#### Seitenauszug ####

# Warum Quicktime? Vor- und Nachteile



## Sebastian Thalhammer (21. April 2007)

Hi Leute

Ich habe mich heute wieder gefragt: Warum wird soviel Quicktime Format verwendet? Ich arbeite nicht wirklich viel mit diesem Dateityp aber mir ist doch aufgefallen, dass kurze Sequenzen einen immensen Speicherplatz verbrauchen. Was also genau sind die Vorteile von Quicktime, die sich mir anscheinend noch verbergen.

Ich nutze eher DivX um meine Videos zu komprimieren und sehe eben den Speicherplatzunterschied.


----------



## chmee (22. April 2007)

Quicktime ist wie AVI ein Containerformat. Heisst, Video und Ton können in verschiedensten Codec komprimiert sein. Genau so wie Divx ( das als Codec dann in AVI steckt ) gibt es viele verschieden stark komprimierende Codecs für das Quicktime-Format - und logischerweise auch für AVI.

Quicktime hat seinen Ursprung auf dem Mac und AVI auf dem PC. Sonst gibt es da keine großen Unterschiede.

Und wenn jemand weitere Arbeitsgänge vorhat - Filmschnitt, Compositing - dann wird mit Sicherheit nicht erstmal stark komprimiert, um dann im nächsten Schritt wieder eine Dekompression inklusive aller Kompressionsfehler zu veranstalten.

mfg chmee


----------



## Sebastian Thalhammer (23. April 2007)

alles klar. das heißt um einen niedrigeren Speicherbedarf zu erhalten muss ich lediglich den Codec ändern. Naja wie gesagt ich mach nicht allzu viel mit Quicktime. Aber gut jetzt weiß ich das auch. Thx ...


----------

#### Bereitgestelltes Material ####

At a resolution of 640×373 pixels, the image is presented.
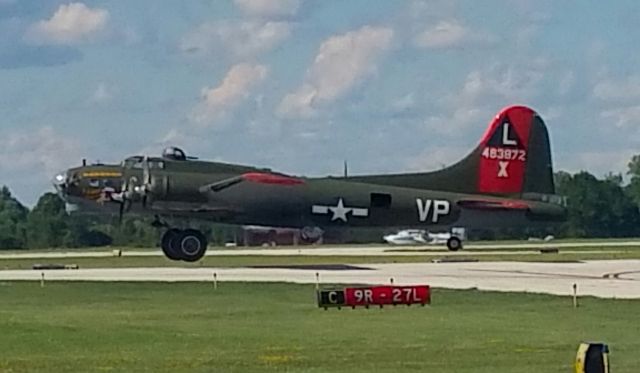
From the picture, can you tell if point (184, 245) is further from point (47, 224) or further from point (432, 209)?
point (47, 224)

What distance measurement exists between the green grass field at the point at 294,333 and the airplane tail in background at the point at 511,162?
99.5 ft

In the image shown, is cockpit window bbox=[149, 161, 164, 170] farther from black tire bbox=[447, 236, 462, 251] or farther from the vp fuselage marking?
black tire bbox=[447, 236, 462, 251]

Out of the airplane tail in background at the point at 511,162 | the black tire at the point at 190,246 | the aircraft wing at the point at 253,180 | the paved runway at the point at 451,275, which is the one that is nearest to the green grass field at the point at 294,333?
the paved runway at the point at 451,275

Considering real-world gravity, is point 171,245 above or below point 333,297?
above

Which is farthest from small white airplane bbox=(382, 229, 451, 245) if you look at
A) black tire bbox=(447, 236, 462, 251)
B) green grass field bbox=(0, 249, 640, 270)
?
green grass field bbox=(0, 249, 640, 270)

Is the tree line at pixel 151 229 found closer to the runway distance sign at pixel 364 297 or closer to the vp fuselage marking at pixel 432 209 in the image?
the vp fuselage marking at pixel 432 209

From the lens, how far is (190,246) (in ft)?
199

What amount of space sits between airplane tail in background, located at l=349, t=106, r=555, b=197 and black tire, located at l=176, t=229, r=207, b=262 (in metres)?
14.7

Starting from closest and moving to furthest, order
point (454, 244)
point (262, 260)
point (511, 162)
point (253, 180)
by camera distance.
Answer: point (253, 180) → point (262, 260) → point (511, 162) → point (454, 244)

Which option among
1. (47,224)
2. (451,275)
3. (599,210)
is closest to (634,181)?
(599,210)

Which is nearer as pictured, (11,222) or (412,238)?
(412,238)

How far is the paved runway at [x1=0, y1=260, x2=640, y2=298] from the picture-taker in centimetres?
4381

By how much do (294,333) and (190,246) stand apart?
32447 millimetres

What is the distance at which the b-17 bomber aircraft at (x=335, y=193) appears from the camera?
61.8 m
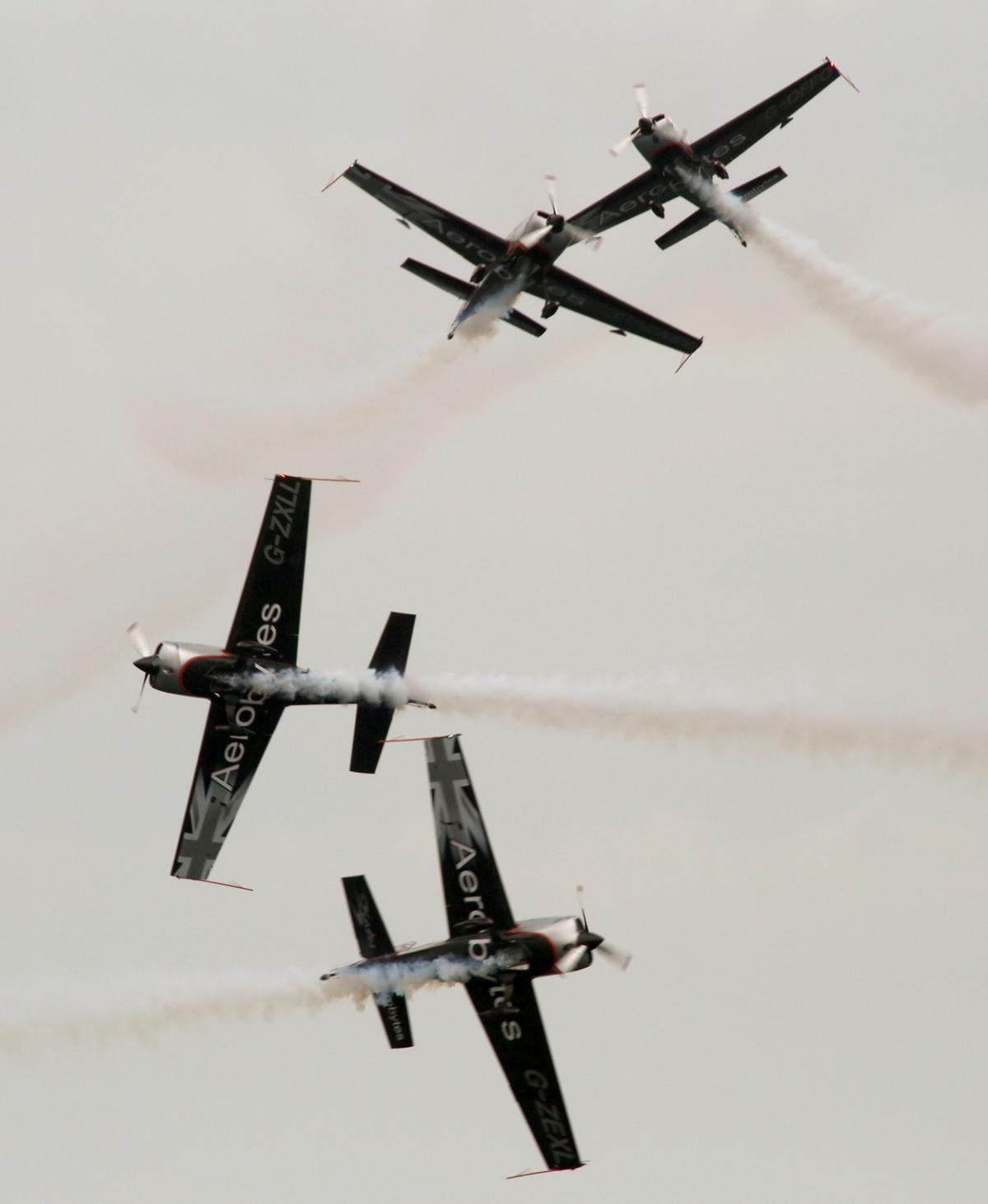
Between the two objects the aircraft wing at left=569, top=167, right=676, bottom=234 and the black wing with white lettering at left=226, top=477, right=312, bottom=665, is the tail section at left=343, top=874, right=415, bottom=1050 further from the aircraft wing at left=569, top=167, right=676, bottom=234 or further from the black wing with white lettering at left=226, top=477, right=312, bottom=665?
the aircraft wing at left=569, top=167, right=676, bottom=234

####
#### Bereitgestelltes Material ####

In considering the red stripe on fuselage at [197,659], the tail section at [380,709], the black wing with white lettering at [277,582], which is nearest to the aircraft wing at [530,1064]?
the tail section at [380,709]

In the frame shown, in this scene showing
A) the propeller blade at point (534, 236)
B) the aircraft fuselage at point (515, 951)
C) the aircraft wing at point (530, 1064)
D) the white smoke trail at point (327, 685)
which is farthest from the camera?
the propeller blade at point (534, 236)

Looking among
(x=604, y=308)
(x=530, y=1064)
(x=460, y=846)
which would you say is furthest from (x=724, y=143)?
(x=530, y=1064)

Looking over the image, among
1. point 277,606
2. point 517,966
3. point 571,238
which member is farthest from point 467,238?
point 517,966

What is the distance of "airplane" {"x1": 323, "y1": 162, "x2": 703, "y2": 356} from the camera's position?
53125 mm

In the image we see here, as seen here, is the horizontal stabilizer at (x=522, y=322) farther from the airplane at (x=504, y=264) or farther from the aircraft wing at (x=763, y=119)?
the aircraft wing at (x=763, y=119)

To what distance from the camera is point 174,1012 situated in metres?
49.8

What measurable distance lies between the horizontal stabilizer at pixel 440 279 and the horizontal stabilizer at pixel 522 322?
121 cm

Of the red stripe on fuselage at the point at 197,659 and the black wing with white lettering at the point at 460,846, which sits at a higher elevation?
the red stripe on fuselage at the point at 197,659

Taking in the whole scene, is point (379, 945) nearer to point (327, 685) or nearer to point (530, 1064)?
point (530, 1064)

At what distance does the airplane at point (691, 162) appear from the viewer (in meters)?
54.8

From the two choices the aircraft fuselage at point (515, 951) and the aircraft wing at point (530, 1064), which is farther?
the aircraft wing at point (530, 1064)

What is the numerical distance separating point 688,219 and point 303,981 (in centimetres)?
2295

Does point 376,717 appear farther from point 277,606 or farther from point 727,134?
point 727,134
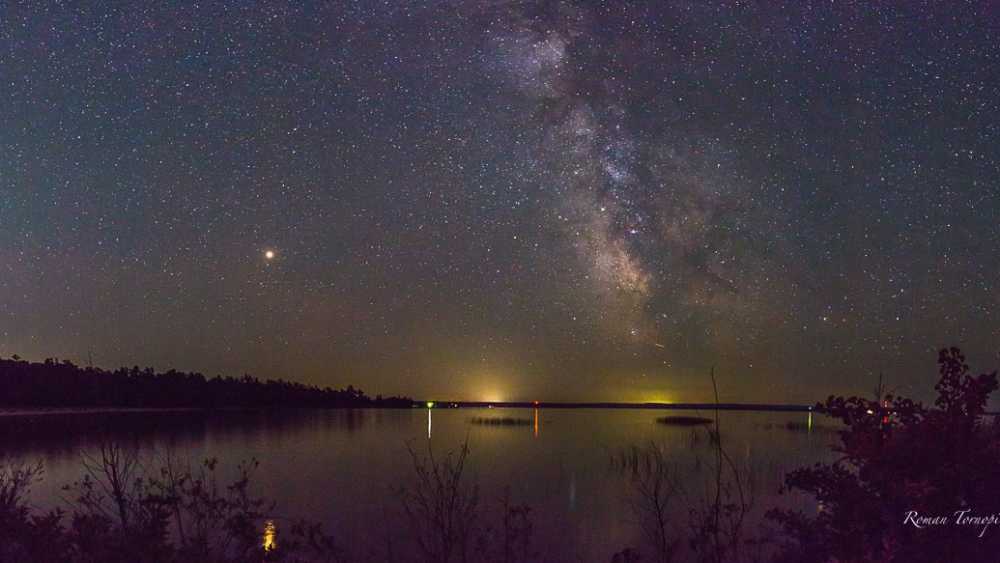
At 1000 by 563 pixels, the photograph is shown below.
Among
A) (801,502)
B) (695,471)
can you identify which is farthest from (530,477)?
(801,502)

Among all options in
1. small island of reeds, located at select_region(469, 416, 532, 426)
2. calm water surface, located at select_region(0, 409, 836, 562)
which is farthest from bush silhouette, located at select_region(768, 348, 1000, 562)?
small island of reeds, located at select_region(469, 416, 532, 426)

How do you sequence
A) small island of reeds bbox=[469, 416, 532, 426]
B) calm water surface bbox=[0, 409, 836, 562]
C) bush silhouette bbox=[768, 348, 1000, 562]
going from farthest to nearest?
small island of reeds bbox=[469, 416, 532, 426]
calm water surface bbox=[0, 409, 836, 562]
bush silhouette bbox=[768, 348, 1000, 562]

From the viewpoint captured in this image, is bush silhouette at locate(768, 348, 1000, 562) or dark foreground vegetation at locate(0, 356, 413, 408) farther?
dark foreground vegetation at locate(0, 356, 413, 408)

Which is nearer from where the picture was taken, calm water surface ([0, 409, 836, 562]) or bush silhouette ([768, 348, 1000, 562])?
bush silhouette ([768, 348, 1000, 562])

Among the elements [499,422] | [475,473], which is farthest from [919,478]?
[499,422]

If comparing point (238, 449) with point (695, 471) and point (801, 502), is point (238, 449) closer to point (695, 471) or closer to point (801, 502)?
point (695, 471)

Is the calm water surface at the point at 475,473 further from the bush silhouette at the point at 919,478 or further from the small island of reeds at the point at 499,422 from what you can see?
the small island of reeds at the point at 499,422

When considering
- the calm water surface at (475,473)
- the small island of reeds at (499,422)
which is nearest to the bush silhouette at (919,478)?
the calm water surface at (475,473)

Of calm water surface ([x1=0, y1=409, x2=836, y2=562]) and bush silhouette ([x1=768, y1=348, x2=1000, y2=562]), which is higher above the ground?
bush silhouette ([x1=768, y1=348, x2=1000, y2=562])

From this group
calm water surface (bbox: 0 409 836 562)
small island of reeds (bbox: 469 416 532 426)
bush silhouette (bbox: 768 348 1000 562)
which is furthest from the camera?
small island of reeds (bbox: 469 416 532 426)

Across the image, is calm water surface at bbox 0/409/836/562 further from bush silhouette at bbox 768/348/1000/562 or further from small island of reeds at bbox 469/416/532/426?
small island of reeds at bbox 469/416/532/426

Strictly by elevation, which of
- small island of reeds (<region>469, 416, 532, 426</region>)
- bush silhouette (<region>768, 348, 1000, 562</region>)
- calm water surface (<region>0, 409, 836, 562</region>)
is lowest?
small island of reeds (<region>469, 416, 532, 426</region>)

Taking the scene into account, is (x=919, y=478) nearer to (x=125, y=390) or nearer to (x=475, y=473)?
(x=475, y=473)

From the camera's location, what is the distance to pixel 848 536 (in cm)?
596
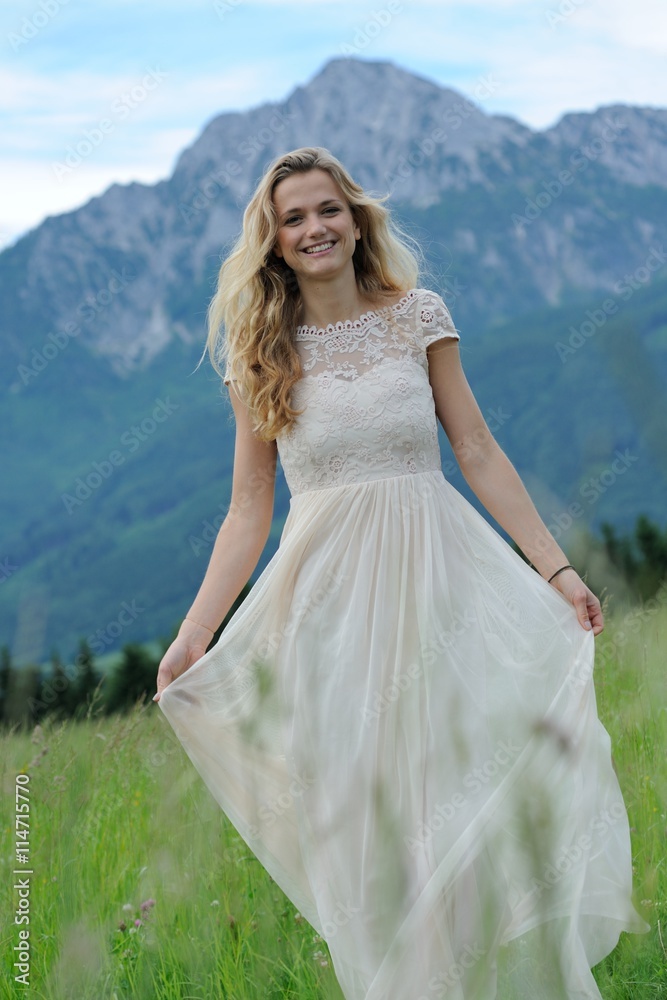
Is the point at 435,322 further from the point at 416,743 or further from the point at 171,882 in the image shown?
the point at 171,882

####

Anforderung A:
Auf welcher Plattform hat Quicktime laut dem Forumsthread seinen Ursprung?
Anforderung B:
Finde alle Zeilen der Einträge, die das Wort „Taking“ enthalten, und gib sie vollständig wieder. Groß- und Kleinschreibung zählt.

Antwort A:
Auf dem Mac.

Antwort B:
Taking in the whole scene, is point (379, 945) nearer to point (327, 685) or nearer to point (530, 1064)?
Taking the scene into account, is (x=919, y=478) nearer to (x=125, y=390) or nearer to (x=475, y=473)?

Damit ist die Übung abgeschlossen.